Como a saudosa professora Maria da
Conceição Tavares dizia em suas aulas,5 pobre
precisa fazer política, porque o rico faz política nos almoços das
sextas-feiras. Não existe canal para o trabalhador ser ouvido e
representado quando ele se encontra na condução lotada e, ao chegar ao
trabalho, recebe a alcunha de colaborador. Os vértices foram invertidos e
ignorados. Os economistas da governabilidade esqueceram-se que o trabalhador se
ilustra naquele indivíduo do qual se extrai a mais-valia e, retroagindo-se
alguns poucos anos ao passado, era esvaziado na acepção de propriedade. O
compromisso do Estado Democrático Social não está em converter o orçamento nas
aspirações de ganho do especulador financeiro, que propugna pela austeridade ao
trabalhador em favor da ostentação do capital.

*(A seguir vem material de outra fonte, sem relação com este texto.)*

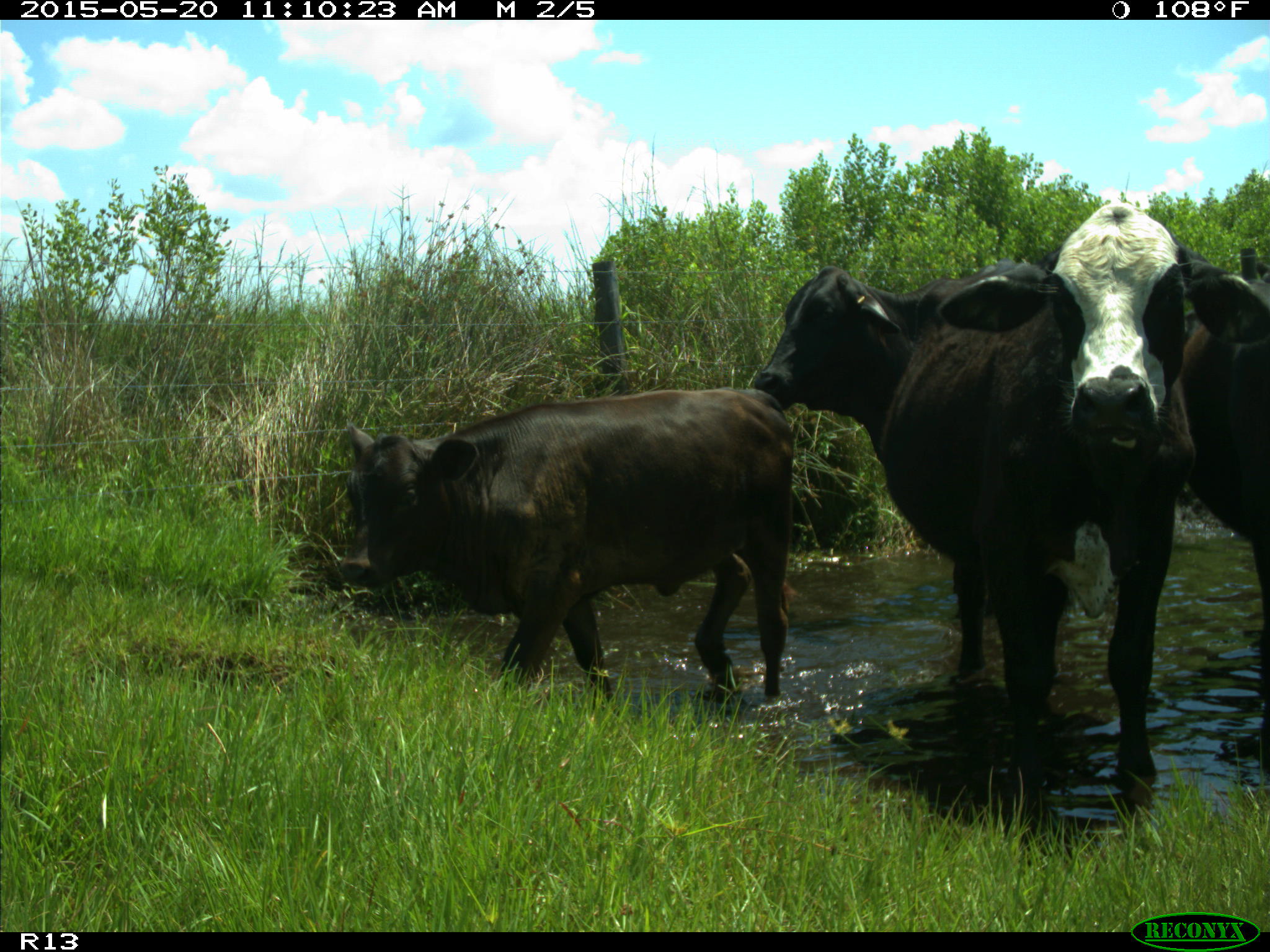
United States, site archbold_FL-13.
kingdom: Animalia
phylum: Chordata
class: Mammalia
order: Artiodactyla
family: Bovidae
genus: Bos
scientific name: Bos taurus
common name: domestic cow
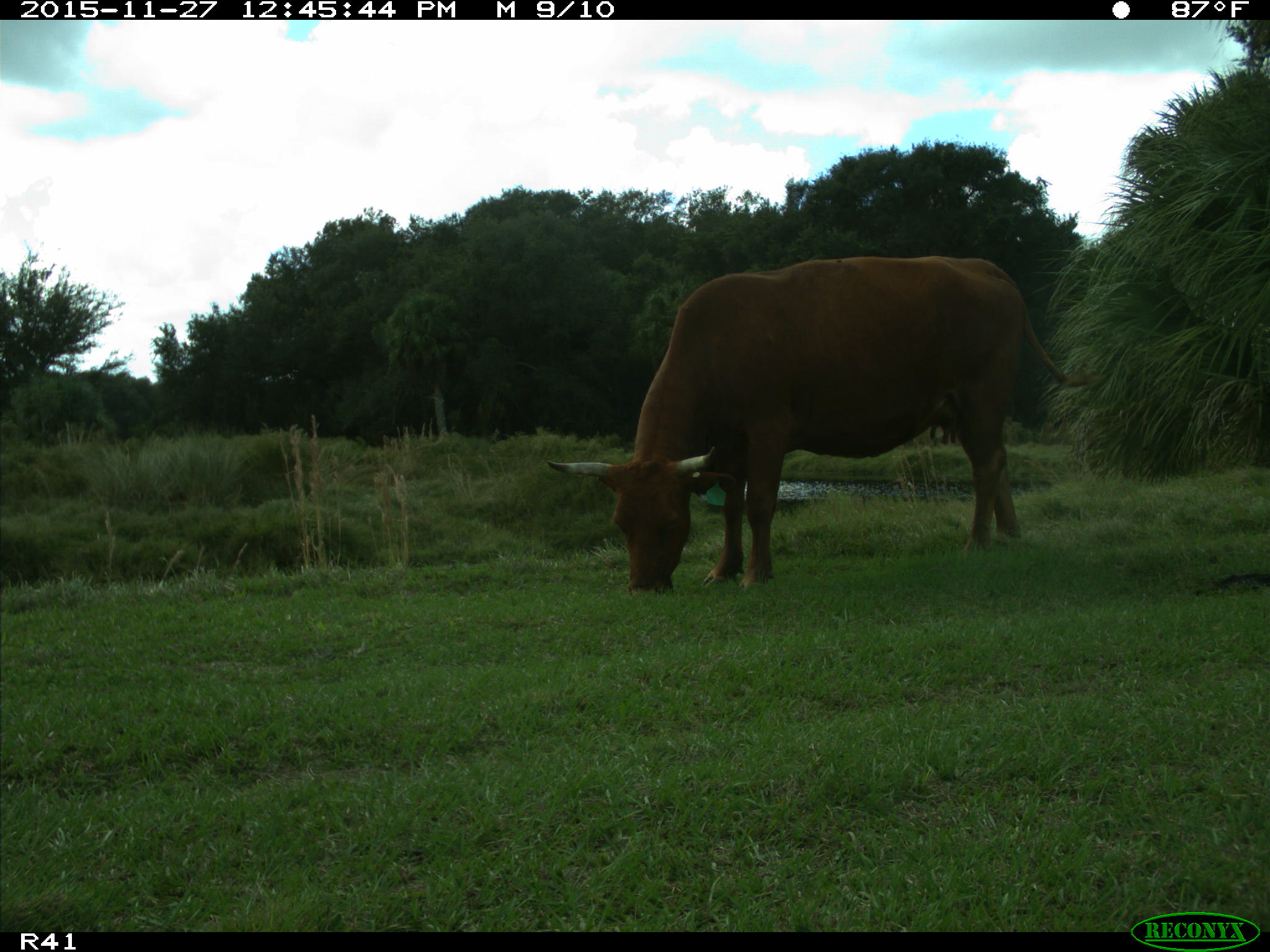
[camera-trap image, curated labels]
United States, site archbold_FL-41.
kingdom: Animalia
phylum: Chordata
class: Mammalia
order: Artiodactyla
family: Bovidae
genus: Bos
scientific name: Bos taurus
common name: domestic cow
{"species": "Bos taurus (domestic cow)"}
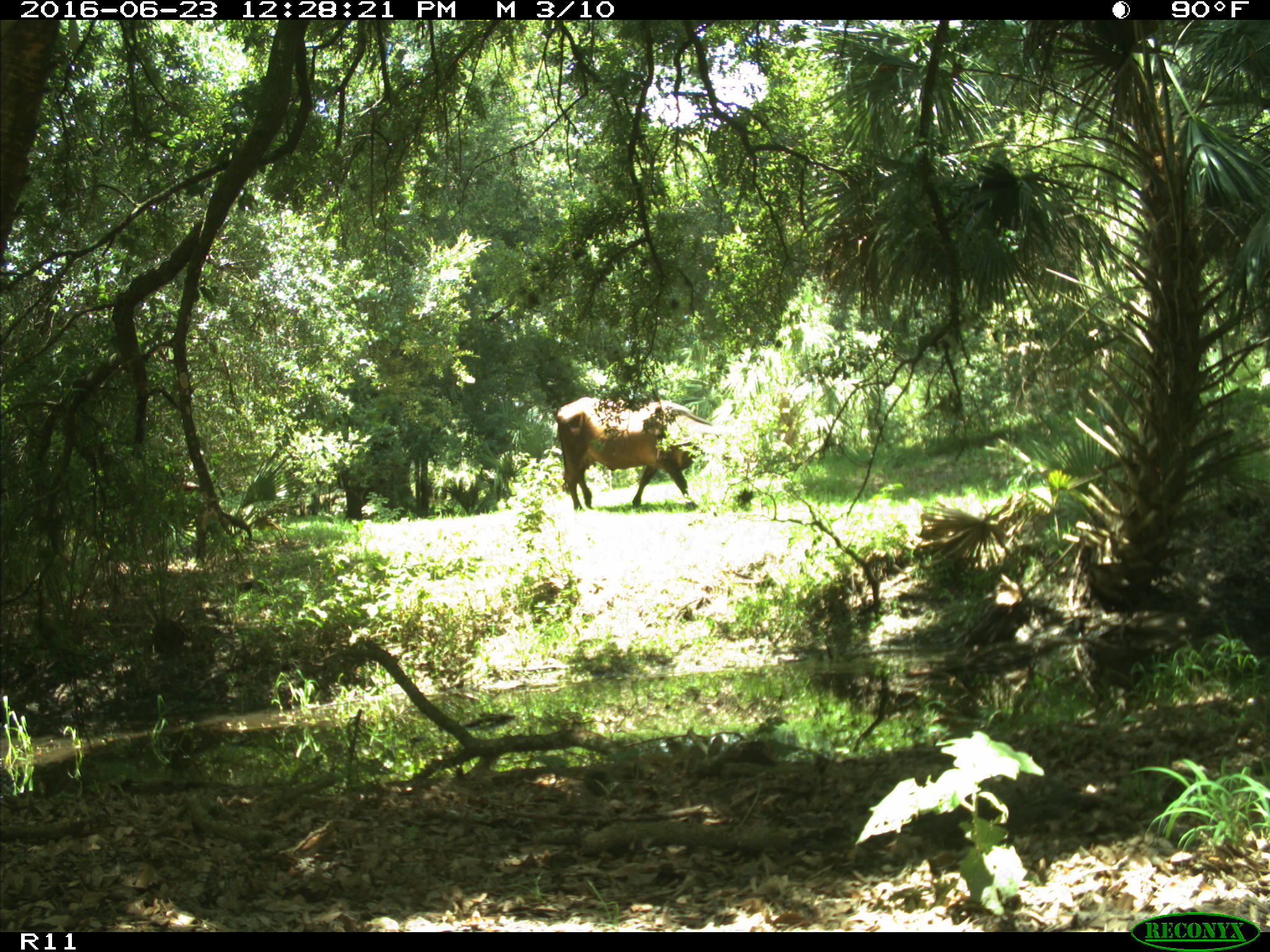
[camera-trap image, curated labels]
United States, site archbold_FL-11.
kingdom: Animalia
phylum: Chordata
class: Mammalia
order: Artiodactyla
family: Bovidae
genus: Bos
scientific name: Bos taurus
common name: domestic cow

O momento que o mundo e o Brasil vivem é sem
precedentes, o compromisso capital-trabalho não foi
rompido – pois ele nunca existiu –, porém, o modo pelo qual o trabalhado é
pilhado, espoliado, despojado, jamais se apresentou de forma tão escancarada.
·
A
direita neofascista conquista o mundo: sombras do fascismo e do nazismo
Para os movimentos de luta pela
emancipação da classe trabalhadora, o balanço de políticas regressivas
endossadas pela esquerda do neoliberalismo progressista é sobremaneira nociva,
não apenas do ponto de vista econômico, mas sobretudo no espectro político. A
capacidade da extrema direita em articular um discurso de ódio baseado na
eleição dos falsos culpados é bem demonstrada através de diversos períodos
históricos. Explicar Kalecki ao povo será mais difícil do que aplicar suas
noções na economia.
A esquerda intelectual carece de tal
capacidade de arregimentar em bases argumentativas, porém, poderia utilizar a
massiva presença nos círculos do governo para transformar teorias em melhoria
das condições de vida. Não é sem propósito que o capital pressiona o governo ao
suicídio, quando artificialmente infla o dólar e diminui a credibilidade do
país perante as agências de crédito. Concluindo-se o presente mandato do
presidente Lula desempenhando o papel ao qual se propôs, qual seja, de diminuir
as animosidades e criar a aliança inimaginável PT-PSB, o caminho está
pavimentado para a ascensão de uma figura tão ou mais ameaçadora para o povo e
os movimentos sociais do que a representada por Bolsonaro. Estados Unidos,
Itália e Argentina já anteciparam o cenário que, ao que tudo indica, será
reproduzido no Brasil. Apesar dos esforços de conciliar o inconciliável, a
imagem de um ministro da Economia do PT que transmita confiança à classe
dominante do país ao preço de sacrificar o trabalhador não conduz aos
horizontes mais promissores para a democracia.
¨
A vida fácil de Nikolas Ferreira. Por Ricardo Queiróz Pinheiro
Charles Baudelaire escreveu um poema intitulado “Heautontimoroumenos”,
traduzido como “Carrasco de Si Mesmo”. É uma reflexão sobre o paradoxo de
infligir dor a si próprio, sendo simultaneamente vítima e verdugo. Baudelaire
não escreveu pensando nos defensores do neoliberalismo, mas é impossível não
fazer a conexão com aqueles que repetem, com fervor, ideias que sabotam suas
próprias condições de vida e deixam a vida de figuras como Nikolas Ferreira
muito fácil.
Trabalho duro, foco nos objetivos, força de vontade. Máximas que me
perseguem desde sempre. “Quem quer, faz.” “Quem não chega lá é porque não se
esforçou o suficiente.” “Todo mundo tem as mesmas 24 horas no dia.” Essas
frases, tão presentes em almoços de família, grupos de WhatsApp e campanhas
publicitárias, ajudam a transformar desigualdade em mérito ou falha pessoal.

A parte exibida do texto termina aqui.